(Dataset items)
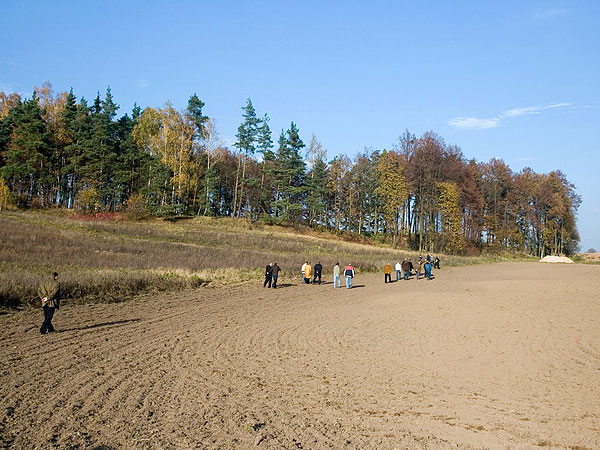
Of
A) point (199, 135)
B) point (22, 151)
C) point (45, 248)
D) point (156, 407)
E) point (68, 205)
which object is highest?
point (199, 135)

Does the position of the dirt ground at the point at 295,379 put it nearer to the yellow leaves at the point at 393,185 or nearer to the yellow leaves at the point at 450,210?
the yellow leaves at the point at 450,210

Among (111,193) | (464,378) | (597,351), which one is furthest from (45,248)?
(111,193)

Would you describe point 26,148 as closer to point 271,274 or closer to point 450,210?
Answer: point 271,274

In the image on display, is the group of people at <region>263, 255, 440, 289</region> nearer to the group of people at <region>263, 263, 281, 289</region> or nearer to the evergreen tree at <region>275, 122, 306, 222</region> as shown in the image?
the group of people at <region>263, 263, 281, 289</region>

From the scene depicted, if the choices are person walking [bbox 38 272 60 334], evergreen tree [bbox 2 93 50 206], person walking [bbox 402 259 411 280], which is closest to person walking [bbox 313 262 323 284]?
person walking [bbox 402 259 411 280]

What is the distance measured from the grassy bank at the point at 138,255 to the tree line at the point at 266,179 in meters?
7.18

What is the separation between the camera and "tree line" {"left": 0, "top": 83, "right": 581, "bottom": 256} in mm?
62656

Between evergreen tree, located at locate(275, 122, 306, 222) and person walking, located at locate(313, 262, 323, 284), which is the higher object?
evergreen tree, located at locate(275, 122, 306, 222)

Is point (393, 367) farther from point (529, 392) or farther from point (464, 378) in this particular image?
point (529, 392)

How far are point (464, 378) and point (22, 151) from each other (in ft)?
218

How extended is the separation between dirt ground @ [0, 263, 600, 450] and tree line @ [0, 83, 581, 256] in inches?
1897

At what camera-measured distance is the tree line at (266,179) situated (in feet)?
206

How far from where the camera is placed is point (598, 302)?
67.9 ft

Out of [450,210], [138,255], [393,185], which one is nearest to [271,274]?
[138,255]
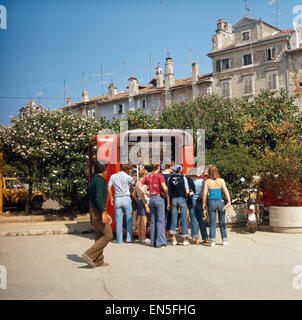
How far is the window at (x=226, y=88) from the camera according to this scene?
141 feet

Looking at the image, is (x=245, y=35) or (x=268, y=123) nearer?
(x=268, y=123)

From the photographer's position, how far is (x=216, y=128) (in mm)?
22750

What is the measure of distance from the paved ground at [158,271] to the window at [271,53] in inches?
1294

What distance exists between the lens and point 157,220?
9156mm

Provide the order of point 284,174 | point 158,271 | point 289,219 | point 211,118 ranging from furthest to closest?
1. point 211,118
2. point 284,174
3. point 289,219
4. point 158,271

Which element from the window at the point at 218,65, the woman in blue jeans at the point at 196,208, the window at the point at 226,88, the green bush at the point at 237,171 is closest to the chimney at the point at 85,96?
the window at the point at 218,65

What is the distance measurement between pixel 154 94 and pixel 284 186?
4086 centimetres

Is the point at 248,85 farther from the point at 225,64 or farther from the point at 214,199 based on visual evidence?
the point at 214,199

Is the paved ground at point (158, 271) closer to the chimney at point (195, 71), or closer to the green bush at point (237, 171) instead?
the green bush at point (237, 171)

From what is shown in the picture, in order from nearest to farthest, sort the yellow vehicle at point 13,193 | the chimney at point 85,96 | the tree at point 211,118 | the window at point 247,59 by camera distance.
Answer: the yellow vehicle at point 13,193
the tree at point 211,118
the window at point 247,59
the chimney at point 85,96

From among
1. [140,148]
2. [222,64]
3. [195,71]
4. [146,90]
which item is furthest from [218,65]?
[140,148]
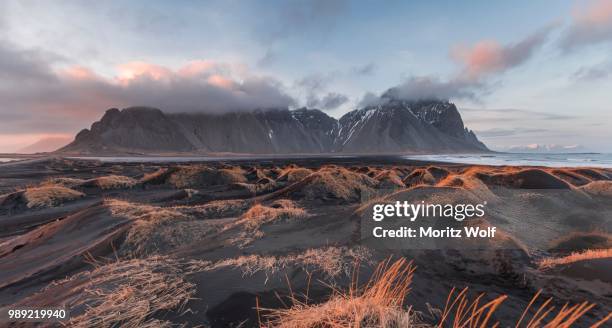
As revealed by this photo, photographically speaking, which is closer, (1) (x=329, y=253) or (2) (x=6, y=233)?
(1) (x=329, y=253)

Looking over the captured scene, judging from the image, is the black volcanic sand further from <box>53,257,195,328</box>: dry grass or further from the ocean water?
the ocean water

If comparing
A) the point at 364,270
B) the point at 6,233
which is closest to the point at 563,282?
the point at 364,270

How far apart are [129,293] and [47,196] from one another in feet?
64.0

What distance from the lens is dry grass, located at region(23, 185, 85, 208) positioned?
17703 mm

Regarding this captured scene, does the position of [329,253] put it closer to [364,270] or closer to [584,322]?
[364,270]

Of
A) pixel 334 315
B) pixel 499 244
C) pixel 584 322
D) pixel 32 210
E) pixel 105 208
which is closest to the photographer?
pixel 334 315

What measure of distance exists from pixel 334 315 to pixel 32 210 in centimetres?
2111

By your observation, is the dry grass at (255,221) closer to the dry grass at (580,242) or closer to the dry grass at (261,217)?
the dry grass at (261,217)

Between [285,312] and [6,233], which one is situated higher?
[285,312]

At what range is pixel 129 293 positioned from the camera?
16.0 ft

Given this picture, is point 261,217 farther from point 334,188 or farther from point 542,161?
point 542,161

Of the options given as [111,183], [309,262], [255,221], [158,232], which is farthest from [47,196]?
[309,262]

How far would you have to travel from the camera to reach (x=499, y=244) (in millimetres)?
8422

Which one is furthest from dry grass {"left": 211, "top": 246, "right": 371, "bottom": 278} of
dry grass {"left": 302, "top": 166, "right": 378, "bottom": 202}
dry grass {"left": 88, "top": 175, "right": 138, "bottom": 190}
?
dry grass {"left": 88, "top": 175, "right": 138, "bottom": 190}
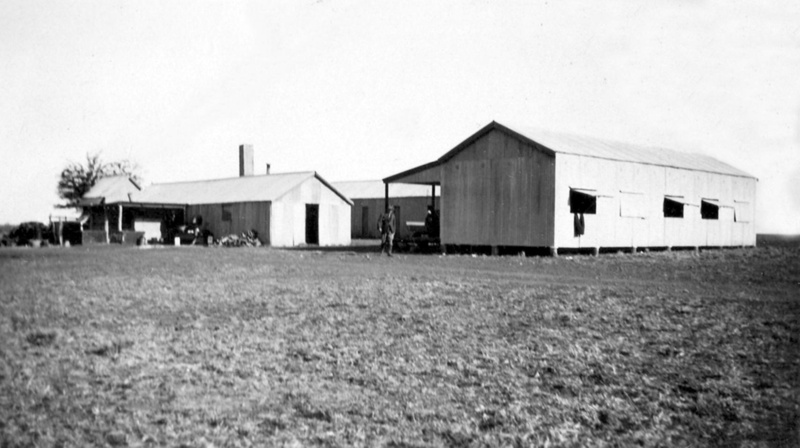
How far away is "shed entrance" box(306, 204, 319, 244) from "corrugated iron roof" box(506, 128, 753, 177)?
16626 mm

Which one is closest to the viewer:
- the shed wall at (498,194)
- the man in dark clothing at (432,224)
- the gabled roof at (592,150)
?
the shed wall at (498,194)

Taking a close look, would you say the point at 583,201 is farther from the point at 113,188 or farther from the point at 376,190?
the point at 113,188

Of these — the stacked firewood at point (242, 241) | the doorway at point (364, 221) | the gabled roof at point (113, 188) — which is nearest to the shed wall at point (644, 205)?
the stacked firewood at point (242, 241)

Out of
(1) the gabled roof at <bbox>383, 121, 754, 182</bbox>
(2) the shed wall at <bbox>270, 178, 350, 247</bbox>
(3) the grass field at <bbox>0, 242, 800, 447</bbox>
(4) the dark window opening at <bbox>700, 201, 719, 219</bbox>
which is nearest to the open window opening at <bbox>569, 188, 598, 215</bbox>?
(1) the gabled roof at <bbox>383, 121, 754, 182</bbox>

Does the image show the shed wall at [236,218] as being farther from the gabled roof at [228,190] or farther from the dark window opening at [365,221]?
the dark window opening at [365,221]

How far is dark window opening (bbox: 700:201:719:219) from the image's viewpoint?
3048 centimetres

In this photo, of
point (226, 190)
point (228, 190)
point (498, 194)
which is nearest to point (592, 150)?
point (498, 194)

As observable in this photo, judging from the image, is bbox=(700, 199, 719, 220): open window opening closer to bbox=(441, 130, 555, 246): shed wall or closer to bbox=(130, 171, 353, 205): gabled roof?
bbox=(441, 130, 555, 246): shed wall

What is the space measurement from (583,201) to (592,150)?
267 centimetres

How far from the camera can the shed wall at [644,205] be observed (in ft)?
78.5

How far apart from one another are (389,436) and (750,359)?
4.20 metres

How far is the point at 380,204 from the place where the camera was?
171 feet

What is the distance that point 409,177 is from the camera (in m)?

§ **Requirement**
Transcribe all of the entries word for word, but skip any pictures they contain.

§ **Full answer**
Of
A) point (199, 135)
B) point (22, 151)
C) point (45, 248)
D) point (156, 407)
E) point (68, 205)
which object is highest?
point (199, 135)

Does the position of the dirt ground at the point at 295,379 put it nearer to the yellow leaves at the point at 393,185 or nearer to the yellow leaves at the point at 450,210?
the yellow leaves at the point at 450,210

Among (111,193) | (464,378) | (597,351), which one is furthest from (45,248)?
(111,193)

Would you describe point 26,148 as closer to point 271,274 or closer to point 450,210?
Answer: point 271,274

In the image on display, is the group of people at <region>263, 255, 440, 289</region> nearer to the group of people at <region>263, 263, 281, 289</region> or nearer to the evergreen tree at <region>275, 122, 306, 222</region> as shown in the image?
the group of people at <region>263, 263, 281, 289</region>

From the scene depicted, if the choices are person walking [bbox 38 272 60 334], evergreen tree [bbox 2 93 50 206], person walking [bbox 402 259 411 280], which is closest to person walking [bbox 313 262 323 284]?
person walking [bbox 402 259 411 280]

What is the distance measured from the grassy bank at the point at 138,255 to the tree line at the point at 266,179 in meters?
7.18

What is the separation between the camera and "tree line" {"left": 0, "top": 83, "right": 581, "bottom": 256} in mm?
62656

Between evergreen tree, located at locate(275, 122, 306, 222) and person walking, located at locate(313, 262, 323, 284), which is the higher object?
evergreen tree, located at locate(275, 122, 306, 222)

Is point (393, 367) farther from point (529, 392) or farther from point (464, 378) in this particular image?
point (529, 392)

How far are point (464, 378) and point (22, 151) from each other (in ft)?
218

How extended is the separation between dirt ground @ [0, 263, 600, 450] and tree line @ [0, 83, 581, 256] in inches?
1897

At what camera-measured distance is the tree line at (266,179) situated (in feet)?
206

How far from where the camera is placed is point (598, 302)?
67.9 ft

Out of [450,210], [138,255], [393,185], which one is nearest to [271,274]?
[138,255]
How far is the window at (x=226, y=88) from the camera according to this scene?
141 feet

Looking at the image, is (x=245, y=35) or (x=268, y=123) nearer?
(x=268, y=123)

From the photographer's position, how far is (x=216, y=128) (in mm)?
22750

What is the measure of distance from the paved ground at [158,271] to the window at [271,53] in inches?
1294

What distance exists between the lens and point 157,220?
9156mm

Provide the order of point 284,174 | point 158,271 | point 289,219 | point 211,118 ranging from furthest to closest?
1. point 211,118
2. point 284,174
3. point 289,219
4. point 158,271

Which element from the window at the point at 218,65, the woman in blue jeans at the point at 196,208, the window at the point at 226,88, the green bush at the point at 237,171 is closest to the chimney at the point at 85,96?
the window at the point at 218,65

What is the distance measurement between pixel 154 94 and pixel 284 186?
4086 centimetres

Is the point at 248,85 farther from the point at 225,64 or farther from the point at 214,199 based on visual evidence?
the point at 214,199

Is the paved ground at point (158, 271) closer to the chimney at point (195, 71), or closer to the green bush at point (237, 171) instead?
the green bush at point (237, 171)

From what is shown in the picture, in order from nearest to farthest, sort the yellow vehicle at point 13,193 | the chimney at point 85,96 | the tree at point 211,118 | the window at point 247,59 by camera distance.
Answer: the yellow vehicle at point 13,193
the tree at point 211,118
the window at point 247,59
the chimney at point 85,96

From among
1. [140,148]
2. [222,64]
3. [195,71]
4. [146,90]
which item is furthest from [218,65]?
[140,148]
As revealed by this photo, photographically speaking, which is closer, (1) (x=329, y=253) or (2) (x=6, y=233)?
(1) (x=329, y=253)

Looking over the captured scene, judging from the image, is the black volcanic sand further from <box>53,257,195,328</box>: dry grass or further from the ocean water?
the ocean water

If comparing
A) the point at 364,270
B) the point at 6,233
which is closest to the point at 563,282?
the point at 364,270

How far apart are [129,293] and [47,196] from one another in feet?
64.0

What distance from the lens is dry grass, located at region(23, 185, 85, 208) positioned?
17703 mm

Regarding this captured scene, does the position of [329,253] put it closer to [364,270] or closer to [584,322]?
[364,270]

Of
A) pixel 334 315
B) pixel 499 244
C) pixel 584 322
D) pixel 32 210
E) pixel 105 208
which is closest to the photographer?
pixel 334 315

What measure of distance exists from pixel 334 315 to pixel 32 210 in centimetres?
2111

By your observation, is the dry grass at (255,221) closer to the dry grass at (580,242) or closer to the dry grass at (261,217)?
the dry grass at (261,217)

Between [285,312] and [6,233], which one is situated higher?
[285,312]

At what range is pixel 129 293 positioned from the camera?
16.0 ft

Given this picture, is point 261,217 farther from point 334,188 or farther from point 542,161?
point 542,161

Of the options given as [111,183], [309,262], [255,221], [158,232], which is farthest from [47,196]?
[309,262]

How far would you have to travel from the camera to reach (x=499, y=244) (in millimetres)?
8422

Which one is furthest from dry grass {"left": 211, "top": 246, "right": 371, "bottom": 278} of
dry grass {"left": 302, "top": 166, "right": 378, "bottom": 202}
dry grass {"left": 88, "top": 175, "right": 138, "bottom": 190}
?
dry grass {"left": 88, "top": 175, "right": 138, "bottom": 190}
How far away is "shed entrance" box(306, 204, 319, 244) from "corrugated iron roof" box(506, 128, 753, 177)?
16626 mm

Which one is closest to the viewer:
- the shed wall at (498,194)
- the man in dark clothing at (432,224)
- the gabled roof at (592,150)
?
the shed wall at (498,194)

Taking a close look, would you say the point at 583,201 is farther from the point at 113,188 or farther from the point at 376,190?
the point at 113,188

Of these — the stacked firewood at point (242, 241) | the doorway at point (364, 221) | the gabled roof at point (113, 188) — which is nearest to the shed wall at point (644, 205)?
the stacked firewood at point (242, 241)

Out of
(1) the gabled roof at <bbox>383, 121, 754, 182</bbox>
(2) the shed wall at <bbox>270, 178, 350, 247</bbox>
(3) the grass field at <bbox>0, 242, 800, 447</bbox>
(4) the dark window opening at <bbox>700, 201, 719, 219</bbox>
which is nearest to the open window opening at <bbox>569, 188, 598, 215</bbox>?
(1) the gabled roof at <bbox>383, 121, 754, 182</bbox>

Does the image show the shed wall at [236,218] as being farther from the gabled roof at [228,190] or farther from the dark window opening at [365,221]?
the dark window opening at [365,221]

How far is dark window opening (bbox: 700:201:719:219) from the image's viewpoint?
3048 centimetres

In this photo, of
point (226, 190)
point (228, 190)
point (498, 194)
which is nearest to point (592, 150)?
point (498, 194)

As observable in this photo, judging from the image, is bbox=(700, 199, 719, 220): open window opening closer to bbox=(441, 130, 555, 246): shed wall or closer to bbox=(130, 171, 353, 205): gabled roof?
bbox=(441, 130, 555, 246): shed wall

What is the space measurement from (583,201) to (592,150)?
267 centimetres

How far from the camera can the shed wall at [644,205] be observed (in ft)?
78.5

How far apart from one another are (389,436) and (750,359)?
4.20 metres

How far is the point at 380,204 from the place where the camera was?
171 feet

What is the distance that point 409,177 is from the camera (in m)?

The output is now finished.